Beginning with efforts in the 1920s to preserve old-growth redwood groves and historic sites including Gen. Mariano Vallejo's Petaluma adobe, California built its modern system of state parks.
With campgrounds, museums, Spanish missions and archaeological sites spread across 1.5 million acres of mountains, beaches and deserts, the parks are repositories of the Golden State's history and culture. They attract 60 million visitors annually and generate $4 billion in economic activity for neighboring communities.
They're also in trouble, according to a stinging assessment by a state oversight commission that concludes the state may not be up to the task of managing its own parks.
Capping a year-long review, the Little Hoover Commission said parks and artifacts are deteriorating, funding hasn't kept pace with land acquisition, and the parks department suffers from ossified mismanagement and missed opportunities.
"A great public institution is falling apart," said Commissioner Virginia Ellis, who led the study.

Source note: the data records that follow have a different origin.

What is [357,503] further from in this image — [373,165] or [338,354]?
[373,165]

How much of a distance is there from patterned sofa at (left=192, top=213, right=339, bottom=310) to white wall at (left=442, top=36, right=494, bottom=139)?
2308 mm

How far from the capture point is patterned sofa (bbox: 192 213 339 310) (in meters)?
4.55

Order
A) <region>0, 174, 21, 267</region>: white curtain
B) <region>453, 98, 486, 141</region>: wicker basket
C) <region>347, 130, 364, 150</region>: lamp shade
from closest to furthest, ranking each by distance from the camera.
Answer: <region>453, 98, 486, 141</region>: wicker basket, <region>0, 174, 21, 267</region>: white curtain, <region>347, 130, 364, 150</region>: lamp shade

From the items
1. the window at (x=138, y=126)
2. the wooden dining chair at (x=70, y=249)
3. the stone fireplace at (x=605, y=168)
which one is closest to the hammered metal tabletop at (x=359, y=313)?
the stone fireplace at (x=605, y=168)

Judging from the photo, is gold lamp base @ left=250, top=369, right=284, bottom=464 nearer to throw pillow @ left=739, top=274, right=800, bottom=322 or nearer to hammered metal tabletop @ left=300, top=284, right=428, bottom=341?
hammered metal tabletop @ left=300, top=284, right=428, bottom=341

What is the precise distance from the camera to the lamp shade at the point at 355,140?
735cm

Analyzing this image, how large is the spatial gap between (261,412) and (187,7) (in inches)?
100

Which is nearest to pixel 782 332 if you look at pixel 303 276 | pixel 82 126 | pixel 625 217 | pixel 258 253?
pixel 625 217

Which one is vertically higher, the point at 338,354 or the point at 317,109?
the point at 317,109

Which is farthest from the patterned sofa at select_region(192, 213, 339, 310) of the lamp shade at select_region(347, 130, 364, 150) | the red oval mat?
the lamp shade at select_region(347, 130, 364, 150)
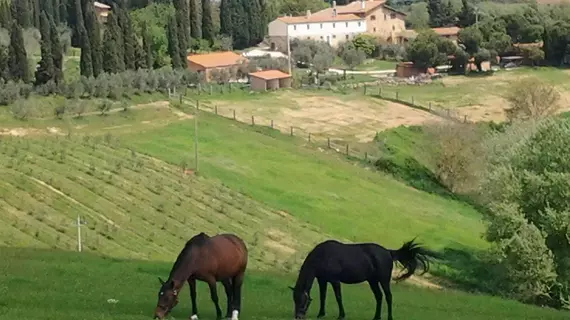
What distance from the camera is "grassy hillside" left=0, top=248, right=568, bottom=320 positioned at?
18.7 meters

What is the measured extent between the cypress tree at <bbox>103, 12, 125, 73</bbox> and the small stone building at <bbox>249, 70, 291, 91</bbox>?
1597 cm

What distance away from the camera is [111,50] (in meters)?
80.9

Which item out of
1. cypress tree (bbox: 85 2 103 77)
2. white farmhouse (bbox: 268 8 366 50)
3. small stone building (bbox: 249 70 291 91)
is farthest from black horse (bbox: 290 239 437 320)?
white farmhouse (bbox: 268 8 366 50)

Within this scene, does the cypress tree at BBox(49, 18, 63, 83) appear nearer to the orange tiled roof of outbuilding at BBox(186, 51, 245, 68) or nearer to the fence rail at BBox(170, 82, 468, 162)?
the fence rail at BBox(170, 82, 468, 162)

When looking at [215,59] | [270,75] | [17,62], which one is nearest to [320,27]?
[215,59]

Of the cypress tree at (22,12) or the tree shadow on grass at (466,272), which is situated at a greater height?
the cypress tree at (22,12)

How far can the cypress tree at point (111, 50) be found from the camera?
8075 centimetres

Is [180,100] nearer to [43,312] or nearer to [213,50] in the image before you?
[213,50]

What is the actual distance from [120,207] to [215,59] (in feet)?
210

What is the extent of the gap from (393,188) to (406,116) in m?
25.1

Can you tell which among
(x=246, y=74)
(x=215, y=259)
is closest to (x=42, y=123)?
(x=246, y=74)

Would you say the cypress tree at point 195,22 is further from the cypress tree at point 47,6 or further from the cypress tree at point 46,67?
the cypress tree at point 46,67

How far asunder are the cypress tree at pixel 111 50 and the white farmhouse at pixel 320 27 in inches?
1989

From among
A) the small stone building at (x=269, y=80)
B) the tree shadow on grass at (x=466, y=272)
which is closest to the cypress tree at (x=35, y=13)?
the small stone building at (x=269, y=80)
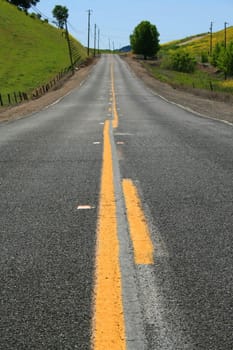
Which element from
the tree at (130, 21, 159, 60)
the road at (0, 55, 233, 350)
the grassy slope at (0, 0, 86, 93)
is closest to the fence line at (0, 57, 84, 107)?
the grassy slope at (0, 0, 86, 93)

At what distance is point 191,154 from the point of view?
814 centimetres

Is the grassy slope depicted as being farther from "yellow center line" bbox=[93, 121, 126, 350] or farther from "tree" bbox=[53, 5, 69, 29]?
"tree" bbox=[53, 5, 69, 29]

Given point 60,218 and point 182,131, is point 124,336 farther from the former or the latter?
point 182,131

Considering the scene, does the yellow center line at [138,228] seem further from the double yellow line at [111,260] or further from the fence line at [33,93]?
the fence line at [33,93]

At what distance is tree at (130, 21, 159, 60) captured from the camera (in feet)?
391

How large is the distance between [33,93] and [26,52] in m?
44.4

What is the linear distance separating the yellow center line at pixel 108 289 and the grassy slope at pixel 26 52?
46207 millimetres

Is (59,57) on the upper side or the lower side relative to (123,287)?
upper

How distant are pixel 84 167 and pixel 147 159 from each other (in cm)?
116

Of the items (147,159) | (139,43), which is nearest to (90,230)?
(147,159)

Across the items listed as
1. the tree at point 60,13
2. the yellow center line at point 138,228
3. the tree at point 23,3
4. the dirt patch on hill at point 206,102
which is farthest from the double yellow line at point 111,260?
the tree at point 60,13

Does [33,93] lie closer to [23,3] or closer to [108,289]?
[108,289]

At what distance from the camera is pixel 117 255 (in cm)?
345

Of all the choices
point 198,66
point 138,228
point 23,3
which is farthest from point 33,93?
point 23,3
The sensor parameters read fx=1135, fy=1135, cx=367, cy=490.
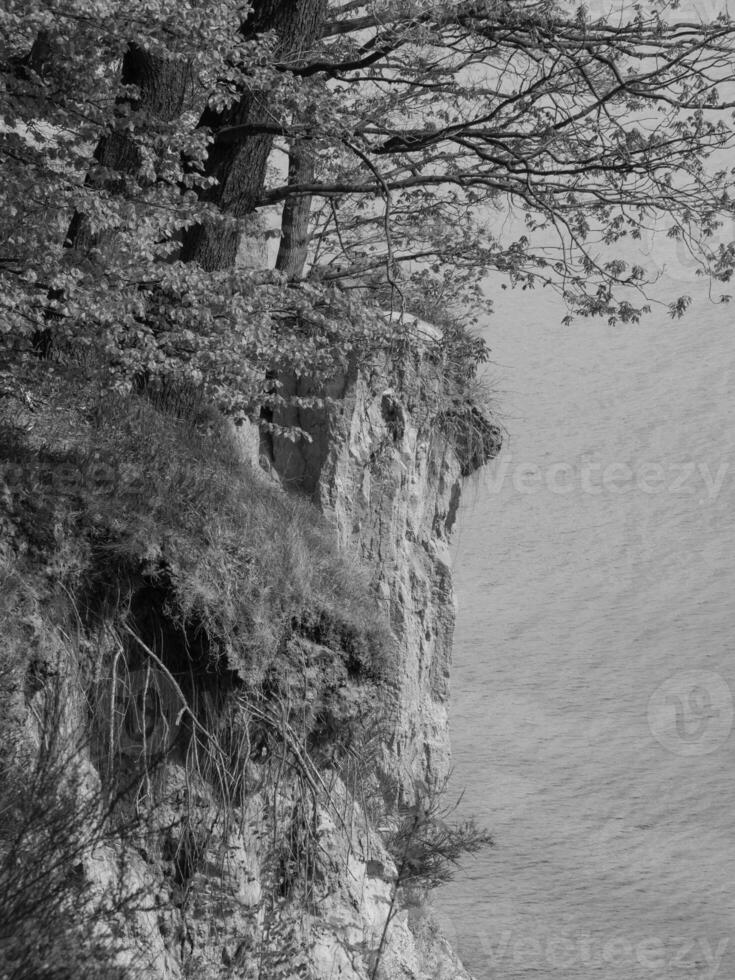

The commission said the parks department needs a more entrepreneurial approach to managing its property as well as a larger share of general tax revenue. For the department to better develop its commercial opportunities, the commission said park superintendent and district superintendent jobs should be opened to people with expertise in finances, management and recreation. They're currently limited to rangers, the law enforcement arm of the parks department.
Even if its other recommendations are adopted, the commissioners said the state should cede control of many of its parks to cities, counties and private operators.
Otherwise, Ellis said in a statement accompanying the 102-page report, "California risks a replay of closing parks that the state can no longer afford to operate."
There are precedents — new and old — for that approach.
Most readers know that private groups, local government agencies and the National Park Service assumed control of 70 state parks last year to prevent closures. But readers may not know that California's first park — Yosemite — was turned over to the federal government in 1905 amid allegations of mismanagement by the state.
The partnership model has great promise, and Anthony Jackson, the retired Marine general appointed to run the parks department, supports a review of its 278 parks to determine which ones should remain under state control.
However, cities, counties and the federal government have their own budget issues. So there's no guarantee that there would be takers for any parks the state decides to abandon.
Jackson might do better by expanding on the partnerships formed last year, looking especially at potential savings from combining management responsibilities, as happened with Spring Lake and Annadel parks in Santa Rosa. Jackson also must address widely recognized shortcomings in the department's revenue-collection system to help pay for maintenance and operations of the parks.
His first task remains: convincing a skeptical public that the department's financial scandals are in the past. Because no one wants the park system to be part of the past.